Cientistas que estudam a estrela V Hydrae (V Hya) testemunharam a misteriosa agonia da morte da estrela em detalhes sem precedentes. Usando o Atacama Large Millimeter/submillimeter Array (ALMA) e dados do Telescópio Espacial Hubble (HST), a equipe descobriu seis anéis de expansão lenta e duas estruturas em forma de ampulheta causadas pela ejeção de matéria em alta velocidade para o espaço.
A V Hya é uma estrela do ramo gigante assintótico (AGB) rica em carbono localizada a aproximadamente 1.300 anos-luz da Terra na constelação de Hydra. Mais de 90 por cento das estrelas com massa igual ou superior à do Sol evoluem para estrelas AGB à medida que o combustível necessário para alimentar os processos nucleares é retirado.
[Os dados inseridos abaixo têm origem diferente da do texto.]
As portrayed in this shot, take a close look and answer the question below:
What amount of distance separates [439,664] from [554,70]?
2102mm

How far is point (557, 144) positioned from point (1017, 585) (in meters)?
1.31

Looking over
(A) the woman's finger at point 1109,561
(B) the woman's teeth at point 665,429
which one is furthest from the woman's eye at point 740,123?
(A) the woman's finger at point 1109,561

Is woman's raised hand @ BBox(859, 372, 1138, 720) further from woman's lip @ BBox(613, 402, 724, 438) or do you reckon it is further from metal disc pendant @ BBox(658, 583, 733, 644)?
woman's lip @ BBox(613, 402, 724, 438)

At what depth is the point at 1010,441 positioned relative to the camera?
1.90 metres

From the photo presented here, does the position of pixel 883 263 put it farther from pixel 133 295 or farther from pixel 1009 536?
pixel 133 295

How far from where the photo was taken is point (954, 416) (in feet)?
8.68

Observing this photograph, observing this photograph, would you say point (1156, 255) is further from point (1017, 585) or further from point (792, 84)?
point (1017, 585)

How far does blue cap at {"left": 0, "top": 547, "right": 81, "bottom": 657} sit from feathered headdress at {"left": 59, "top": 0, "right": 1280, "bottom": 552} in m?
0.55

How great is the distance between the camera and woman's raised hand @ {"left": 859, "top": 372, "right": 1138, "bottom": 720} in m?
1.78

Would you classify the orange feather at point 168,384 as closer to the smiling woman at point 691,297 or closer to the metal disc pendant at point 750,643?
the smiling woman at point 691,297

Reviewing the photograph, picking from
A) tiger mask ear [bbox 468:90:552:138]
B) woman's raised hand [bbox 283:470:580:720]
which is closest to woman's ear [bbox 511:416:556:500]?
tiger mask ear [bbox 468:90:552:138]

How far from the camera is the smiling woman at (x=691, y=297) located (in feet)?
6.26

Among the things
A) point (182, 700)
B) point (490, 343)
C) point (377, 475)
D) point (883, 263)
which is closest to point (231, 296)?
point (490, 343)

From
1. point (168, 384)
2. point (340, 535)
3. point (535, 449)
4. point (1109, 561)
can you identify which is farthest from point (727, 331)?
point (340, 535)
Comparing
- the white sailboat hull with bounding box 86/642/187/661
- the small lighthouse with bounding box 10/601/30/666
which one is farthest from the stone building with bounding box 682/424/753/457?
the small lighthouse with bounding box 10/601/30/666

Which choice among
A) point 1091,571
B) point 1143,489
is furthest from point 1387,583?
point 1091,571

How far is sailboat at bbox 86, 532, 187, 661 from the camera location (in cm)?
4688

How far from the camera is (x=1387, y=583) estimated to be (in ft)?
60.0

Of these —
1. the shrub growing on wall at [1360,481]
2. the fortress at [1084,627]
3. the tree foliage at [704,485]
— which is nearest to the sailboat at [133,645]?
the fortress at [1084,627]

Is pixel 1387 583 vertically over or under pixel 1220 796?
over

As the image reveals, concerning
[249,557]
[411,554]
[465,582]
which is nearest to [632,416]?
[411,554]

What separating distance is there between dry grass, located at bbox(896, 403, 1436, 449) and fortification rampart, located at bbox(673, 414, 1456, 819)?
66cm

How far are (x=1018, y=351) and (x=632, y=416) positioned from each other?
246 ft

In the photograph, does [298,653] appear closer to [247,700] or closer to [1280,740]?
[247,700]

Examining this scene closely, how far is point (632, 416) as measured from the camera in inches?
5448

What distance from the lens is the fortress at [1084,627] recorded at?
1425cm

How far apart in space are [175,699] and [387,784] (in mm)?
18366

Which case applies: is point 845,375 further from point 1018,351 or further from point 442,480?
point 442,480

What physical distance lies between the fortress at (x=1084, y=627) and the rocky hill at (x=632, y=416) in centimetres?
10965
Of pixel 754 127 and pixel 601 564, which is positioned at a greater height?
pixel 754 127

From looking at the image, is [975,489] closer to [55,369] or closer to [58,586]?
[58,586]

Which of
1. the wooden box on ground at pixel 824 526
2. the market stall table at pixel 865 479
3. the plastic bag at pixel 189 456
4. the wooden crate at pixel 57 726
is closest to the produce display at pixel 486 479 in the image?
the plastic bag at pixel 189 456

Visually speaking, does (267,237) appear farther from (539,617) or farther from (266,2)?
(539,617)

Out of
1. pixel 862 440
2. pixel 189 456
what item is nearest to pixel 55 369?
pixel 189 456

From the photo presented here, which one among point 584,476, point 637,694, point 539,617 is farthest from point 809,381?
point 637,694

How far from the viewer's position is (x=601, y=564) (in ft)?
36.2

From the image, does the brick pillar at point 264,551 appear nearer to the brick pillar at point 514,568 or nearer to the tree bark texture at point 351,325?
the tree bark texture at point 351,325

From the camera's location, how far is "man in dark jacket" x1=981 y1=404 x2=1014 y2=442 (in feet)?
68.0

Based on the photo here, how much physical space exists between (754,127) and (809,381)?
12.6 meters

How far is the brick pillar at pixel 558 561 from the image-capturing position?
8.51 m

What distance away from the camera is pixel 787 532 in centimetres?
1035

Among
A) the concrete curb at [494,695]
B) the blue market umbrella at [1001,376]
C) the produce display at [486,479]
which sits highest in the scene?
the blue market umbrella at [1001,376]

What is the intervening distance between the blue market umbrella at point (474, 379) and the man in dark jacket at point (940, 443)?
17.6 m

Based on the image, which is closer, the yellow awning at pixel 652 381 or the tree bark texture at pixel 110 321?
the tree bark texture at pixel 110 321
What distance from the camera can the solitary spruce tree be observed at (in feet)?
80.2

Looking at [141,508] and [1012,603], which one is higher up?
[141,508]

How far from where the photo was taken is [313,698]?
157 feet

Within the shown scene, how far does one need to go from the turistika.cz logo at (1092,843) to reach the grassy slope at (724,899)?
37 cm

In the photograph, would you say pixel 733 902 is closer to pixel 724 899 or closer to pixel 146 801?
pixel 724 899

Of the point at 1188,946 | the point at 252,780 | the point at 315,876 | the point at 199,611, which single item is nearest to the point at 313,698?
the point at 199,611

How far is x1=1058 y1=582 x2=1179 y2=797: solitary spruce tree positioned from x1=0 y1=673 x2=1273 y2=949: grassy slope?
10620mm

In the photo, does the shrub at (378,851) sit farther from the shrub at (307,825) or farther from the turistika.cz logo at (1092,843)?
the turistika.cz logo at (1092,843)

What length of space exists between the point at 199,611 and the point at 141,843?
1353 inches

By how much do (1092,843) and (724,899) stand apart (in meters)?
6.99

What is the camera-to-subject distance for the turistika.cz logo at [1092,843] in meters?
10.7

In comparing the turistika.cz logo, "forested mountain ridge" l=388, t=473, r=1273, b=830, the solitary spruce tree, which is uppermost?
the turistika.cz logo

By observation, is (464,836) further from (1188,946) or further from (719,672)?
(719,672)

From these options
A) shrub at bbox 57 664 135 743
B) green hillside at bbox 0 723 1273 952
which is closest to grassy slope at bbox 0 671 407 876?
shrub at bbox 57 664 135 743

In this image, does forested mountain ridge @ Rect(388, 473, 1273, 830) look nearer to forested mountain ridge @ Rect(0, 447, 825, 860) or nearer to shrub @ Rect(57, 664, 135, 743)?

Entre essas milhões de estrelas, a V Hya tem sido de particular interesse para os cientistas devido aos seu comportamento e características até agora únicas, incluindo erupções de plasma de escala extrema que acontecem aproximadamente a cada 8.5 anos e a presença de uma estrela companheira quase invisível que contribui para o comportamento explosivo da V Hya.
“Nosso estudo confirma que o modelo tradicional de como as estrelas AGB morrem – através da ejeção em massa de combustível por meio de um vento esférico lento, relativamente constante ao longo de 100000 anos ou mais – é, na melhor das hipóteses, incompleto ou, na pior das hipóteses, incorreto”, disse. Raghvendra Sahai, um astrônomo do Laboratório de Propulsão a Jato da NASA e o principal pesquisador do estudo. “É muito provável que uma companheira estelar ou subestelar próxima desempenhe um papel significativo em suas mortes, e entender a física das interações binárias é importante na astrofísica e um de seus maiores desafios. No caso da V Hya, a combinação de uma estrela vizinha e uma hipotética companheira distante é responsável, pelo menos até certo ponto, pela presença de seus seis anéis e pelos fluxos de alta velocidade que estão causando a morte da estrela.”
Mark Morris, astrônomo da UCLA e coautor da pesquisa, acrescentou: “A V Hydra foi apanhada no processo de perder sua atmosfera – em última análise, a maior parte de sua massa – algo que a maioria das estrelas gigantes vermelhas em estágio avançado fazem. Para nossa surpresa, descobrimos que a matéria, neste caso, está sendo expelida como uma série de anéis de saída. Esta é a primeira e única vez que alguém viu que o gás sendo ejetado de uma estrela AGB pode estar fluindo na forma de uma série de ‘anéis de fumaça’ em expansão.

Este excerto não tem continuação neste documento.